Set the Record Straight
I’ve lived in this country for nearly a decade. Been a citizen for more than seven years. Yet, until a few weeks ago, I had never heard of Juneteenth, the June 19 commemoration of the end of slavery in the United States. Apparently, I’m not alone here. A majority of Americans, including those born and raised in this country, had never heard about this key moment in African American history until the current uprisings against police brutality and racism brought it to fore.
This ignorance speaks to the systemic erasure of the history and contributions of minority groups, especially African Americans, in America.
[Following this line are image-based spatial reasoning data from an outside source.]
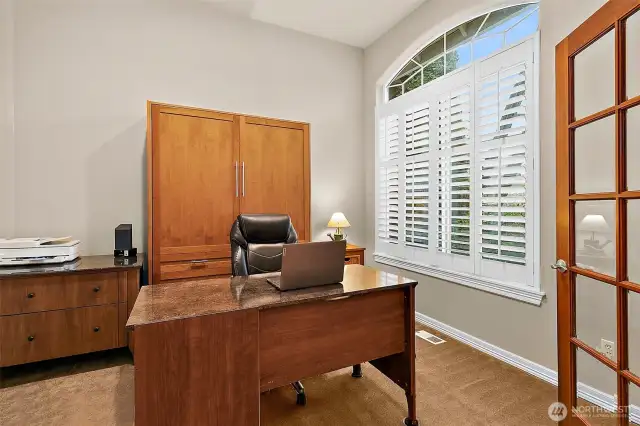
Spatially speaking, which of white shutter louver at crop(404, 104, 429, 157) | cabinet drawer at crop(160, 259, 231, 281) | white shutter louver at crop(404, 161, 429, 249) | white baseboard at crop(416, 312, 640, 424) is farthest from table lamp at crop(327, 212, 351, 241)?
cabinet drawer at crop(160, 259, 231, 281)

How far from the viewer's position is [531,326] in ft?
7.69

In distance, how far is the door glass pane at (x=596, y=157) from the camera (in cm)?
141

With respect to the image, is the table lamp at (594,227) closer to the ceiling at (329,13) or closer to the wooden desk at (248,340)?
the wooden desk at (248,340)

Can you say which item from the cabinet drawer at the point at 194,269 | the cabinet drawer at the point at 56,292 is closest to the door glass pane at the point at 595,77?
the cabinet drawer at the point at 194,269

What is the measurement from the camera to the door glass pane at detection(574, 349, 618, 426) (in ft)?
4.48

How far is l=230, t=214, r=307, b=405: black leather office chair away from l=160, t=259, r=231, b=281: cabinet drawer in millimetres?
705

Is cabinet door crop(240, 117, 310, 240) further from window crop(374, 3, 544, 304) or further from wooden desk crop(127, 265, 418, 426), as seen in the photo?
wooden desk crop(127, 265, 418, 426)

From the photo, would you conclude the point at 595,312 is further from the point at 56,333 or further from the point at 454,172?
the point at 56,333

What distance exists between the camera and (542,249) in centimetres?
227

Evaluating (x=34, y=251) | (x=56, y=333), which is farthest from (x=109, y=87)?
(x=56, y=333)

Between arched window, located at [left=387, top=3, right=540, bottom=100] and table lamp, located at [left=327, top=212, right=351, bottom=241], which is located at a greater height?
arched window, located at [left=387, top=3, right=540, bottom=100]

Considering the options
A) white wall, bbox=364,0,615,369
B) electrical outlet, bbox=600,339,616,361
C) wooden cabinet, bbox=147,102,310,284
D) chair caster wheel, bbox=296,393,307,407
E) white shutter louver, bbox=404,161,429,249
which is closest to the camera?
electrical outlet, bbox=600,339,616,361

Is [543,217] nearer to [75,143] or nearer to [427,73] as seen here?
[427,73]

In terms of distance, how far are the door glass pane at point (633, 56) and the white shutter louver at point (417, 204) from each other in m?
1.92
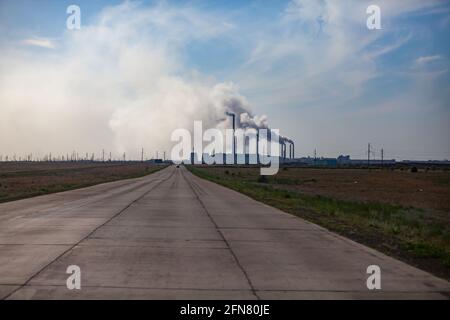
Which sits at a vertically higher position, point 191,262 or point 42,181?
point 191,262

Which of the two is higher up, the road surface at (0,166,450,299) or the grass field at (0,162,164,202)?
the road surface at (0,166,450,299)

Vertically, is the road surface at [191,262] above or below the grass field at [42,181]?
above

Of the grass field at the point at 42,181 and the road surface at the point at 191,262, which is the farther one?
the grass field at the point at 42,181

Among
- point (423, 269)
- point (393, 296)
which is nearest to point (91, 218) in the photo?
point (423, 269)

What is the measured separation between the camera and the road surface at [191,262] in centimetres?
859

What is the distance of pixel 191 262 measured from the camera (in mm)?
11250

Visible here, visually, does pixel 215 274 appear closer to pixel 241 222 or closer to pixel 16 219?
pixel 241 222

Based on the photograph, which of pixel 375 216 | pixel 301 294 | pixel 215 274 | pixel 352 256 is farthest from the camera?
pixel 375 216

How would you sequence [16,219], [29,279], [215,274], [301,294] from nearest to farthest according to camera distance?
[301,294], [29,279], [215,274], [16,219]

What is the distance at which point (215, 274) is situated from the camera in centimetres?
999

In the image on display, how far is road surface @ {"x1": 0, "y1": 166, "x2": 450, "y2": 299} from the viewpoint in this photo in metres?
8.59

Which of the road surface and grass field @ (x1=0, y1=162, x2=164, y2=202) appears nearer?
the road surface

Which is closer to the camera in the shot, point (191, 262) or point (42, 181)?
point (191, 262)
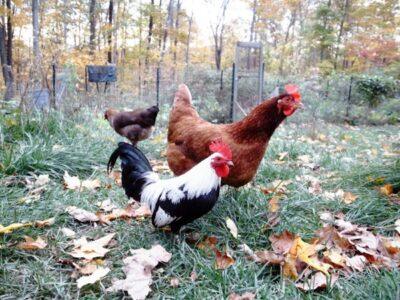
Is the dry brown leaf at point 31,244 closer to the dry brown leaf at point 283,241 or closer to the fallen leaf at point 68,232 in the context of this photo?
the fallen leaf at point 68,232

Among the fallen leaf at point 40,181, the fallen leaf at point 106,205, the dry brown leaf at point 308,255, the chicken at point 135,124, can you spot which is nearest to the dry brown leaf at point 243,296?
the dry brown leaf at point 308,255

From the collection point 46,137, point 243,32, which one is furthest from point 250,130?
point 243,32

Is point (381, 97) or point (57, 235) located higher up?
point (381, 97)

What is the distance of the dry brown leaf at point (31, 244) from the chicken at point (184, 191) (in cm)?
77

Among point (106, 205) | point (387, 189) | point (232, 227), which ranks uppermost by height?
point (387, 189)

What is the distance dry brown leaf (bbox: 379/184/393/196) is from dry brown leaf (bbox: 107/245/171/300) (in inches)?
83.7

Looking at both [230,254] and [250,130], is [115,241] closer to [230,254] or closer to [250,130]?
[230,254]

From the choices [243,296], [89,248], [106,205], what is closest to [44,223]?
[89,248]

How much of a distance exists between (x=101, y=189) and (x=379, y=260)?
260 cm

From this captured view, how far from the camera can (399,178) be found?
3.29m

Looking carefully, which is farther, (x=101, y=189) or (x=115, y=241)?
(x=101, y=189)

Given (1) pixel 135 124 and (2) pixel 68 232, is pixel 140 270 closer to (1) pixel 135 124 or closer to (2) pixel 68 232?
(2) pixel 68 232

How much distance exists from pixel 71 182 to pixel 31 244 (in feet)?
4.47

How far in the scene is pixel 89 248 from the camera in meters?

There is a lot missing, as well, from our collective understanding of the history of people of color in the environmental movement. Environmentalists of color weren’t usually invited into the mainstream environmental groups that rose to prominence in the 1960s and ’70s. But the fact is that people of color have been involved in the struggle for a better living world all along. It’s just that their pathway to environmentalism has been different, linked, as this study notes, to the structural issues their communities faced, such as “sovereignty, human rights, social inequality, loss of land base, limited access to natural resources, and disproportionate impacts of environmental hazards,” as well as “traditional working class environmental concerns such as worker rights and worker health.”
As with Juneteenth, POC environmentalists’ contributions too, have long been rendered largely invisible by the mainstream, White-led environmental movement.
High time we began setting the record straight.